WORK TO BE COMPLETED — Within the material below, locate the line with "class: Mammalia" and the line with "common name: white-tailed deer", then return those two lines and all lines between them, exactly as written.

RECORDS FOR THE EXERCISE —
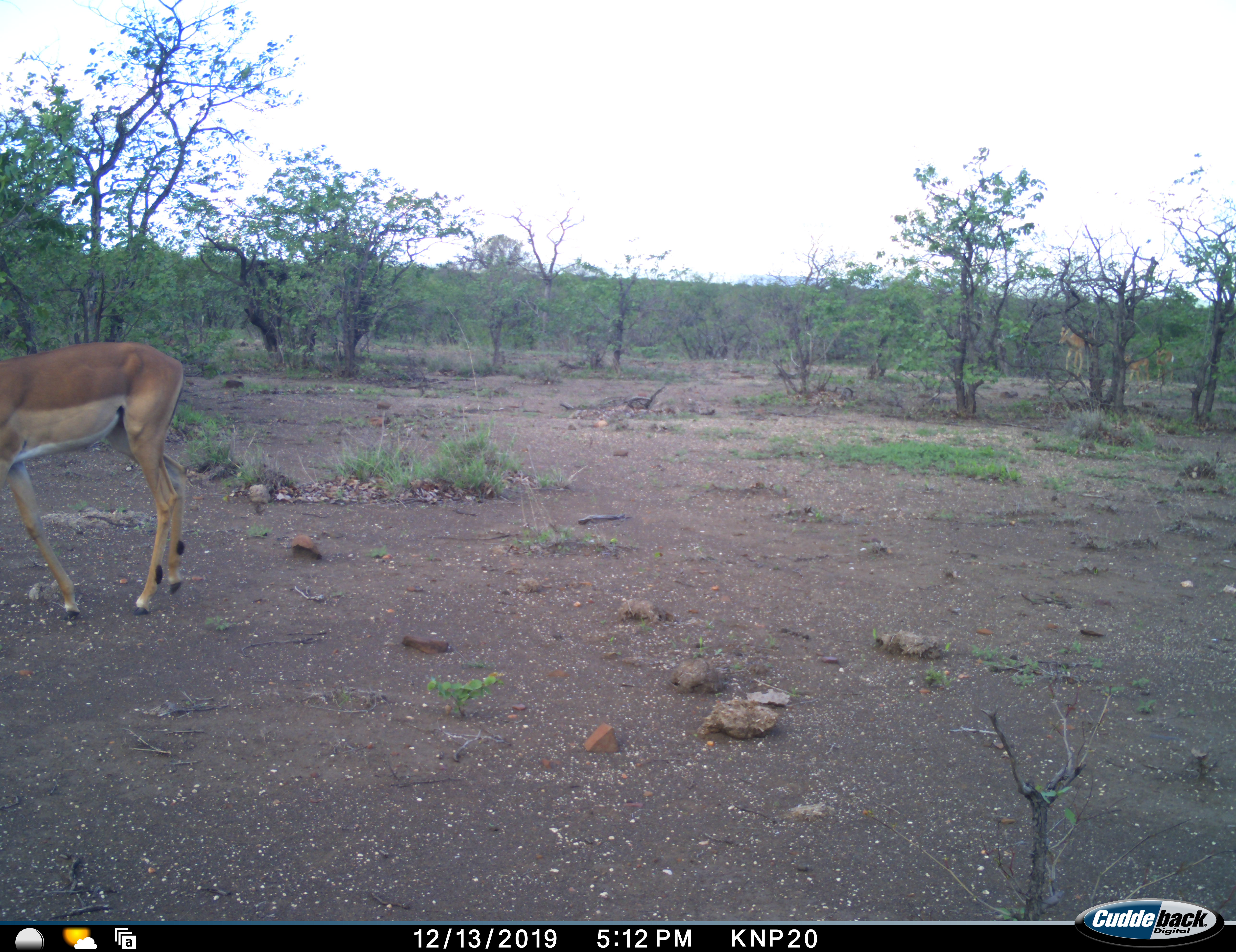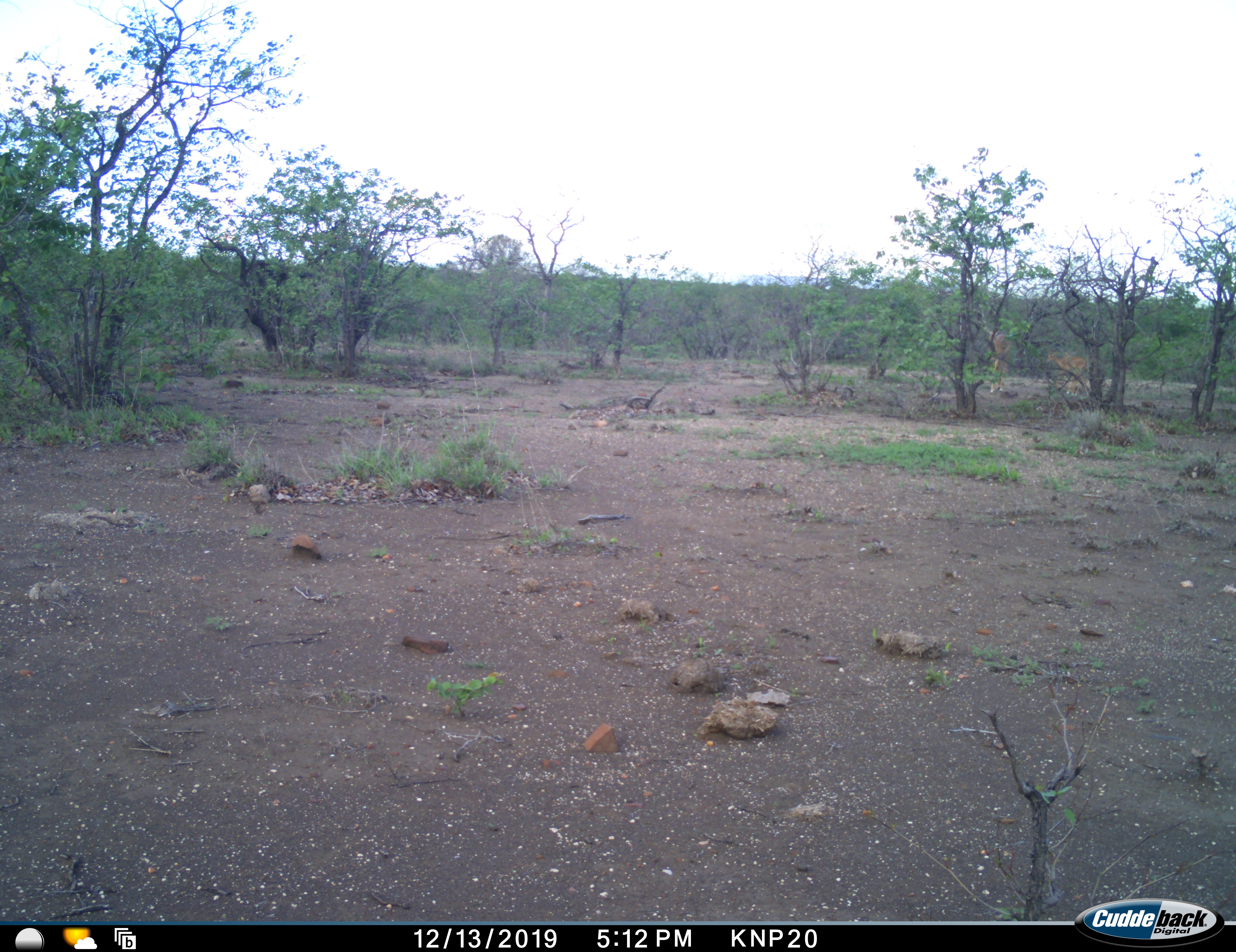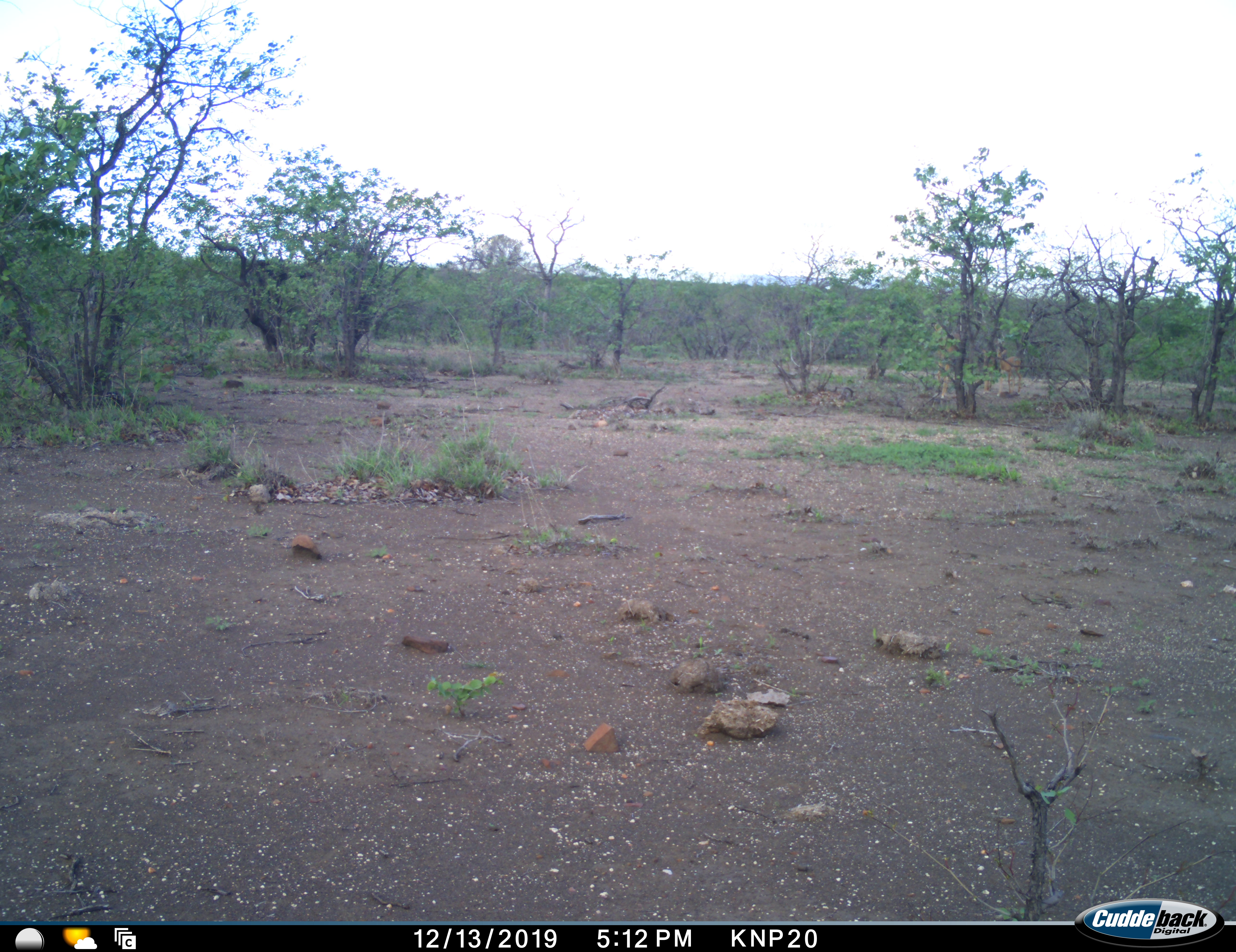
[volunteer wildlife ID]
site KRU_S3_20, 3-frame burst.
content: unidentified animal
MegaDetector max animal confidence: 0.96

--

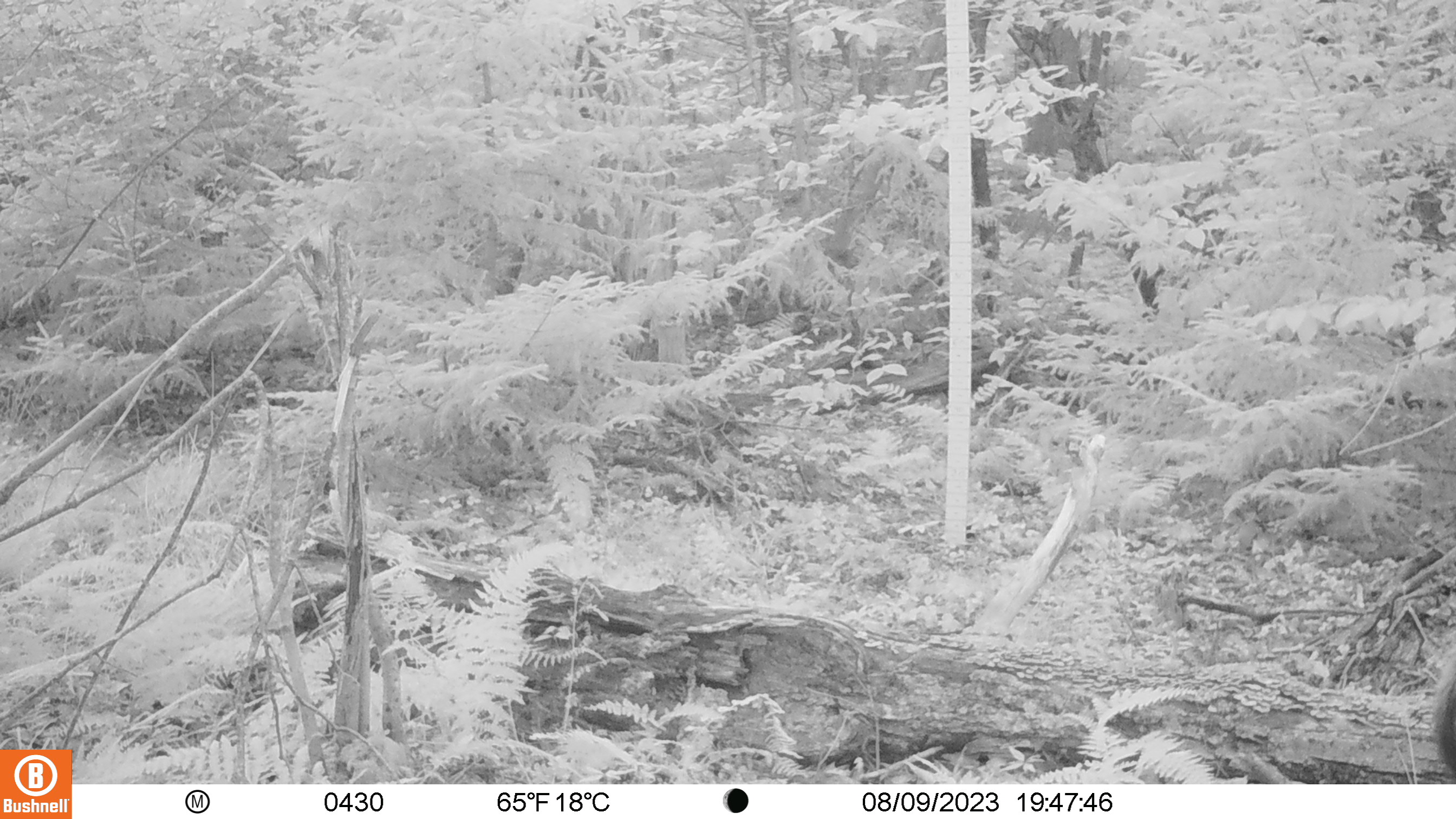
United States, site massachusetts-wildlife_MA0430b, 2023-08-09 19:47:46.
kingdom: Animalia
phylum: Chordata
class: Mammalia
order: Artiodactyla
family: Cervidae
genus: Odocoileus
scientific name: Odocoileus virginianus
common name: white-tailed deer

RESPONSE BOX —
class: Mammalia
order: Artiodactyla
family: Cervidae
genus: Odocoileus
scientific name: Odocoileus virginianus
common name: white-tailed deer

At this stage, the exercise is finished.